Laboratory diagnostics

  • Flap testing is indicated for individuals with persistent or recurrent dermatitis. It is carried out with a fairly wide panel of allergens from the fields of professional activity and leisure, as well as those associated with skin care products. If the set of allergens for patch testing is limited or does not include allergens from the patient’s occupational area, some important allergens may be missed. Proper patch testing requires three visits to a dermatologist. The first is to apply the allergenic chemical at the appropriate concentration, the second is to take the test, read and analyze the results, and the last visit is for the final assessment of delayed reactions. If the last step is omitted, allergen identification may fail.
  • Patchwork phototest is performed in patients with the distribution of the lesion according to the type of photodermatitis.

Differential Diagnosis

  • Irritant contact dermatitis
  • Atopic dermatitis (the type of distribution of lesions can help in differentiation; atopic patients often have contact allergies).
  • Connective tissue diseases
  • Rosacea (erythema distribution, flushing, and presence of a burning sensation help to make a differential diagnosis).

Treatment

  • For recovery, it is necessary to avoid contact with the allergen.

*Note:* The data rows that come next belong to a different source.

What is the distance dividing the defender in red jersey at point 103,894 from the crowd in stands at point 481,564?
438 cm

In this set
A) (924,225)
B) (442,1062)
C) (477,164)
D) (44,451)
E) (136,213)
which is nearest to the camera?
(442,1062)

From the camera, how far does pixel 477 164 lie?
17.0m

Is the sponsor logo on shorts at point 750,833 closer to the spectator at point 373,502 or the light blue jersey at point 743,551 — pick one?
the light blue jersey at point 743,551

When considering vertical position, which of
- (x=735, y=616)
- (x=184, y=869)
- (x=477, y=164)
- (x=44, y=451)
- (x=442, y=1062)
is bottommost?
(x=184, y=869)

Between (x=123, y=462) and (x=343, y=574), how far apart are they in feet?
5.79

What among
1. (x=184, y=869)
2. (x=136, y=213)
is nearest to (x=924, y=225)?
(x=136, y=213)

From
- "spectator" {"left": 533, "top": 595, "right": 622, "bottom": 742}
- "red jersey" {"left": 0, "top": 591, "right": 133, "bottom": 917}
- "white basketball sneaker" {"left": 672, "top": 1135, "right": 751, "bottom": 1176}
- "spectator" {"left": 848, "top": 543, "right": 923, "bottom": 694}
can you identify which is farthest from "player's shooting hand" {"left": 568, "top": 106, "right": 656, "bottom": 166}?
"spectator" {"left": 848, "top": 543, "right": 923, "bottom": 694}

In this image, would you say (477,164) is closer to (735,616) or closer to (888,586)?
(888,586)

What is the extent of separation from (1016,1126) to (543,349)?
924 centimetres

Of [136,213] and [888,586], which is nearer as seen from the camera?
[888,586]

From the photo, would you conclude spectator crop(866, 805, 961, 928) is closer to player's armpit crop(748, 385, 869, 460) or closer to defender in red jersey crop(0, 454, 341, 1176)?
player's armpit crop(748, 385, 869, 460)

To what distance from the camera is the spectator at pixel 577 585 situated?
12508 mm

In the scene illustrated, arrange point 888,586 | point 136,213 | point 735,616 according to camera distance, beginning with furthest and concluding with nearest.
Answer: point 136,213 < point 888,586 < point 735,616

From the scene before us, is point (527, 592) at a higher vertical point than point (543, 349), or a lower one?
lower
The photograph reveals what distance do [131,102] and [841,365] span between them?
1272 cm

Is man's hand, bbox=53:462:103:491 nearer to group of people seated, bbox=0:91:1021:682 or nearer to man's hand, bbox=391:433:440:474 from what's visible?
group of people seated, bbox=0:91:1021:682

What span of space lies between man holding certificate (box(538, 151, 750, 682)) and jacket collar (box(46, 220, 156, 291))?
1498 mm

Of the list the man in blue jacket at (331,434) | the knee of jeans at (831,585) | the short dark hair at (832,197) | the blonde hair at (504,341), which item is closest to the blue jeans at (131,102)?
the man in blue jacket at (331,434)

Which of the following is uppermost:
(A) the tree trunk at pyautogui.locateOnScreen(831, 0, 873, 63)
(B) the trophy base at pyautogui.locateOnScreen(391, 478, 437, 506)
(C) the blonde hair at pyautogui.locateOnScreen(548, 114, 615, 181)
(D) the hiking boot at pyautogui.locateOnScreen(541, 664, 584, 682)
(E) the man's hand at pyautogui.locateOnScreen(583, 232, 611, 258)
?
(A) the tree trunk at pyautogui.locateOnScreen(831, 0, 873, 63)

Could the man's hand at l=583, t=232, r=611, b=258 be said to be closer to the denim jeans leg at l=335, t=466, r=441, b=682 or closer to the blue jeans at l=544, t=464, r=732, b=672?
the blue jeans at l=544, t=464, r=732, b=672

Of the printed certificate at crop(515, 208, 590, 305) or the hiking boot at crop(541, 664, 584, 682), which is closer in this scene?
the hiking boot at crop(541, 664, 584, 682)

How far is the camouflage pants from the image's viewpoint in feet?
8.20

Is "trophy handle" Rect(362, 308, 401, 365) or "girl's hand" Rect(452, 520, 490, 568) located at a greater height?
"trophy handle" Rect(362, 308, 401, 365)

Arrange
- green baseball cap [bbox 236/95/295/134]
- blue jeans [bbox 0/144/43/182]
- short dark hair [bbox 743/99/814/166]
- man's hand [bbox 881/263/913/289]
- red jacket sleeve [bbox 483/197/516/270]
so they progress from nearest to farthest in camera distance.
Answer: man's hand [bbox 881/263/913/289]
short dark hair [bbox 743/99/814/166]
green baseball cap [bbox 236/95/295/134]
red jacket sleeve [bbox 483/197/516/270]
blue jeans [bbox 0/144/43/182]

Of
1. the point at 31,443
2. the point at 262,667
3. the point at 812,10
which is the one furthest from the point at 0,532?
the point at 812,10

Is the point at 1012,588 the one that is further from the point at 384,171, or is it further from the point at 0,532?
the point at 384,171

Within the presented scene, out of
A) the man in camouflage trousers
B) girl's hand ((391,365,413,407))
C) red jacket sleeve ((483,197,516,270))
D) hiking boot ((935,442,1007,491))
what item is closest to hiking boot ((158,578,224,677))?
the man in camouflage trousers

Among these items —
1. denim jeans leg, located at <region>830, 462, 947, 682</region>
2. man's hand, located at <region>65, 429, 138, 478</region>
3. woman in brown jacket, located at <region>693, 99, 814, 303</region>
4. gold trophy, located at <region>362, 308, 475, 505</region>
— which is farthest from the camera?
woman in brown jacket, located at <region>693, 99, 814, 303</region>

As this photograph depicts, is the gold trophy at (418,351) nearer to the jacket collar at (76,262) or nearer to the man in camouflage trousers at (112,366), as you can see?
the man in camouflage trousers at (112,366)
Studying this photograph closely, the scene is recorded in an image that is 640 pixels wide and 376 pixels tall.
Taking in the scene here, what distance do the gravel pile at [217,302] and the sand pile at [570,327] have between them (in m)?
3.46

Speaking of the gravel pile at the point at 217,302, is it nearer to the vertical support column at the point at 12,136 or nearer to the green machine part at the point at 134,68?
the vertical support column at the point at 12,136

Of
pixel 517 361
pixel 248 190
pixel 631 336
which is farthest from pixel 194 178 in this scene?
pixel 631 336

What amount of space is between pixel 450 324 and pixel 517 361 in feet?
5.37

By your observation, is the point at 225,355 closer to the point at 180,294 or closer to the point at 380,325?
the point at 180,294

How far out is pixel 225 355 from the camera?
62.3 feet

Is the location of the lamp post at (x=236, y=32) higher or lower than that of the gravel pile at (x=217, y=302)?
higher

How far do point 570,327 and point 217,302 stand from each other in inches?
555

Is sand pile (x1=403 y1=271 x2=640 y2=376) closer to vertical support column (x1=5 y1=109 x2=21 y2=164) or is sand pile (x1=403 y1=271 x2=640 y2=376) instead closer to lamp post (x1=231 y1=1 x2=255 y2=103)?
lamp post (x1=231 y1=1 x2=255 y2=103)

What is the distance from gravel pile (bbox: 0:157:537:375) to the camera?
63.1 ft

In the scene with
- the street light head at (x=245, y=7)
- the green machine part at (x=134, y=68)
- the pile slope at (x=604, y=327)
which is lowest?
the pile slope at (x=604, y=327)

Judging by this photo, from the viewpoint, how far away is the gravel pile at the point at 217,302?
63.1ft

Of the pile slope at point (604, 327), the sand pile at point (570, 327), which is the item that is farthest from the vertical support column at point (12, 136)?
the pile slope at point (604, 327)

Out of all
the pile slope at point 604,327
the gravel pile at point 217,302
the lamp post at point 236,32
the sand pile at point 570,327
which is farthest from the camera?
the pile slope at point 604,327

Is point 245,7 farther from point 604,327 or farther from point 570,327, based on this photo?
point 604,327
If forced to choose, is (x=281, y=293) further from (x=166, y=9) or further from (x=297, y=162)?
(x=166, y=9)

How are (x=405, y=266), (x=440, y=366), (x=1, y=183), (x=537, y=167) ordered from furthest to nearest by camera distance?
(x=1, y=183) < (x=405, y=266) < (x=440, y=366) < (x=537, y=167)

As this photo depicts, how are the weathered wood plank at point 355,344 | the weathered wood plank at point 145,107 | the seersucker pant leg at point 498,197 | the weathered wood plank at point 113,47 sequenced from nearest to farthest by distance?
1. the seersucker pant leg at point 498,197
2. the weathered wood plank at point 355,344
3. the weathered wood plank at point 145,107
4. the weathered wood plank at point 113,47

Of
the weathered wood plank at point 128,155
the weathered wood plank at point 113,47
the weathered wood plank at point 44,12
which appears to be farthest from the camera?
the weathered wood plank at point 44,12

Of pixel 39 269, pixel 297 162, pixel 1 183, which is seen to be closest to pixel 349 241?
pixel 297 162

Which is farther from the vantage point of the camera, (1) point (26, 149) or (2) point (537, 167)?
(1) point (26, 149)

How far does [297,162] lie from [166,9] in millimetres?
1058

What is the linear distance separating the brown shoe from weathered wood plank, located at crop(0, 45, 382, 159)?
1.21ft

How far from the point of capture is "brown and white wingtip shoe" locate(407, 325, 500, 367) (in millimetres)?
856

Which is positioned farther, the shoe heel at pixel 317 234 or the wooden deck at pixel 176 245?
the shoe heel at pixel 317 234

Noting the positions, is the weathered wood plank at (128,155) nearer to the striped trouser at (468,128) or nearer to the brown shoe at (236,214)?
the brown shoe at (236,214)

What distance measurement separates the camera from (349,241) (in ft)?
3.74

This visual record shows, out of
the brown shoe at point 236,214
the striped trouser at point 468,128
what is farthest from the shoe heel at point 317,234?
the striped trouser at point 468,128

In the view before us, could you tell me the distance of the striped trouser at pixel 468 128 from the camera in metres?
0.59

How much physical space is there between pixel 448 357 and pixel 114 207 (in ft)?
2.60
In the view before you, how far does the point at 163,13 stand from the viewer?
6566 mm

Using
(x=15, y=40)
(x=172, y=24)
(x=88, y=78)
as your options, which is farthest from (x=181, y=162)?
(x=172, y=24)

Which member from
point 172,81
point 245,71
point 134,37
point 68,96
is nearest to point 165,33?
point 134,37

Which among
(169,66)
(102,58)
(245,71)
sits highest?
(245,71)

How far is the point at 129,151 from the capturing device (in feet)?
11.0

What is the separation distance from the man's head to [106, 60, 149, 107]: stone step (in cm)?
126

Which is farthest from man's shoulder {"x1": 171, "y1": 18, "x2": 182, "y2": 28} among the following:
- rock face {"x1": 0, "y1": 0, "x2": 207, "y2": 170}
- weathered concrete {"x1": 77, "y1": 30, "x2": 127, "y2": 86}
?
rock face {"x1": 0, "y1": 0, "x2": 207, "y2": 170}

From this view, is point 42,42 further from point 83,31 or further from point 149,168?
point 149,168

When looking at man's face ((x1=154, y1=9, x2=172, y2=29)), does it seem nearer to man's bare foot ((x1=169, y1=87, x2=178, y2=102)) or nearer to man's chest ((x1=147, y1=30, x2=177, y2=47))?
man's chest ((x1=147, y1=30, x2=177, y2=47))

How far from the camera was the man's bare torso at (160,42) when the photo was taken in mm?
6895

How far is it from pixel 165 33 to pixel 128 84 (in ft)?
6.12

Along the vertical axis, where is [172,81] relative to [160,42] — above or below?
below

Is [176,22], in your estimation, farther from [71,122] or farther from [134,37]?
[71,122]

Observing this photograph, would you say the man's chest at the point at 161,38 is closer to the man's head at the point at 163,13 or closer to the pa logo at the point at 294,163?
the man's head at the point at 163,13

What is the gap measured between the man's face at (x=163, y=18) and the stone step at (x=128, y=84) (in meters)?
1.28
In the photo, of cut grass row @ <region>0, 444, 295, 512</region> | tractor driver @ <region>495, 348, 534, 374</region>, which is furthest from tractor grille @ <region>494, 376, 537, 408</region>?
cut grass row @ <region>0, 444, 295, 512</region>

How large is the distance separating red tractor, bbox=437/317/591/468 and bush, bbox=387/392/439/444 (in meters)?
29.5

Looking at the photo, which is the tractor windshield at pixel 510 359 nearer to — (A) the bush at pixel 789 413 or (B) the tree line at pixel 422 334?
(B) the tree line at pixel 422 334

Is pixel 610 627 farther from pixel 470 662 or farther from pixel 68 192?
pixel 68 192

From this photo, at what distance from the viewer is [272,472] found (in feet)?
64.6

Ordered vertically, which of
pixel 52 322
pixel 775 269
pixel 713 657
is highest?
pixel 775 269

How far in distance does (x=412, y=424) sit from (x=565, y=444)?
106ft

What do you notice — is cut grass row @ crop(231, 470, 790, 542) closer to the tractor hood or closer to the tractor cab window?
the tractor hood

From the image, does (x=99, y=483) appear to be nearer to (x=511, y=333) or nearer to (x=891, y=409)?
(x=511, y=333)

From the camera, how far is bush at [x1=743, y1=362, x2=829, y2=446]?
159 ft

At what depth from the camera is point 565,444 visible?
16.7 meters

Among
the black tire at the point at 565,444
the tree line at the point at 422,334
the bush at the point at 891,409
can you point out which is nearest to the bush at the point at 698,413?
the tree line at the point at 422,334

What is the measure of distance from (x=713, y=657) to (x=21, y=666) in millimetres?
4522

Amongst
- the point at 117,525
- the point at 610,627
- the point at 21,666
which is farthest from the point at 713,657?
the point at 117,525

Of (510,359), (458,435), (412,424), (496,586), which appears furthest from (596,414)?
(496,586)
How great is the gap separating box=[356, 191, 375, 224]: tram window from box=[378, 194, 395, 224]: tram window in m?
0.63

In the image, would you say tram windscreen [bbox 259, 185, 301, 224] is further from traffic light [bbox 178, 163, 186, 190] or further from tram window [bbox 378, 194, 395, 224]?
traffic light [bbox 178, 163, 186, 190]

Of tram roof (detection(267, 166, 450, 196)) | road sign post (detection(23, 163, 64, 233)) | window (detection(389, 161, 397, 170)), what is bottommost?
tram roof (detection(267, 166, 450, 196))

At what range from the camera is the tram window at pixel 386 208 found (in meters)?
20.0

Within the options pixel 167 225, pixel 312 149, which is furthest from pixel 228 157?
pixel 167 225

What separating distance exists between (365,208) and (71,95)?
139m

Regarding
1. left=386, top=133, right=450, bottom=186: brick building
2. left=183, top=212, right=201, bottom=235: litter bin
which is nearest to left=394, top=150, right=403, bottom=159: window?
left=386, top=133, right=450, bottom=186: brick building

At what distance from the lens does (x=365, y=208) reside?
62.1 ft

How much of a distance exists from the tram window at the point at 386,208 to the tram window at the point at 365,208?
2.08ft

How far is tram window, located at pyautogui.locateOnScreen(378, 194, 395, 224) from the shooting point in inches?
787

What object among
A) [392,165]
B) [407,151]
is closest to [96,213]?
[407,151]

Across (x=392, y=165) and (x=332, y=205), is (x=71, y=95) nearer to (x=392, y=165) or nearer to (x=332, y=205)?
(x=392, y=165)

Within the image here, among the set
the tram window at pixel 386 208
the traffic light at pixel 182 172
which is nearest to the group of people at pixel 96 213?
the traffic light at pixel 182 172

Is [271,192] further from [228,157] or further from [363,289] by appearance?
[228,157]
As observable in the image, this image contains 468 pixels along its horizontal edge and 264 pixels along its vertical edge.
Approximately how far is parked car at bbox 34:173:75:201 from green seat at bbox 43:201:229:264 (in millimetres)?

It is important to correctly identify allergens. If the cause is not obvious, it is recommended to start treatment in order to conduct an examination later and schedule a patch test.
  • All moisturizers, lotions and external agents are canceled, with the exception of plain petroleum jelly, if it is necessary for dry skin.
  • Some allergens (such as those in hair color chemicals and adhesives) can penetrate rubber gloves, so this protection may not be adequate.
  • For the treatment of dermatitis, corticosteroid ointment is prescribed twice a day for 2-3 weeks.
  • The choice of pharmacological efficacy of a corticosteroid depends on which area of the body is affected: weak corticosteroids are used for the face, medium-strength corticosteroids for the arms, legs and trunk, and corticosteroids with high pharmacological efficacy for the palms and soles.
  • It is preferable to use a corticosteroid ointment rather than a cream, since cream additives can be allergenic.
  • In the case of severe or generalized contact dermatitis, a course of systemic corticosteroids is prescribed for 3 weeks with a gradual decrease in dosage.